I tossed out a question on X this week, and it clearly hit a nerve.
When #WordPress 7.0 comes out, will people trust using the AI Connectors?
— Marcus Burnette — The WP World (@marcusdburnette) March 23, 2026
Since the APIs cost money, what if I install a plugin that uses the Connector for thousands of API calls and I don't realize until I get the bill?
How do we keep that from happening?
In the tweet I shared, I basically asked a simple question with a messy underside: if WordPress is going to make AI Connectors feel native, what happens when site owners connect a provider once … and then multiple plugins can quietly start using it?
The replies rolled in fast. People brought up Google Maps, Elasticsearch, kill switches, constants, filters, permissions, logging, and the usual WordPress tension between power and protection. Fair enough. But after reading through the thread, I keep landing in the same place:
WordPress AI Connectors need more friction, not less.
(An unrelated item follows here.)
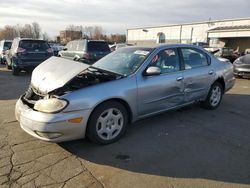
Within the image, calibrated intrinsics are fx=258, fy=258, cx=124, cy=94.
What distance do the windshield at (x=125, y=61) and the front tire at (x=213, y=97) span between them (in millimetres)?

The problem isn’t that AI costs money
That part is obvious. Plenty of things in WordPress can cost money. APIs have always existed. Usage-based billing is not some shocking new invention.
What feels different here is the shared connection layer. Historically, if a plugin wanted to use a paid service, you usually connected that plugin directly. One plugin. One settings screen. One API key. One pretty clear line between the feature and the bill.
AI Connectors change that mental model.
Now the pitch is: connect OpenAI, Anthropic, or Google/Gemini once, and plugins can hook into that shared layer. Cleaner UI? Sure. Better standardization? Probably. Less duplicated setup work for developers? Absolutely.
But that convenience comes with a cost … and I don’t just mean tokens.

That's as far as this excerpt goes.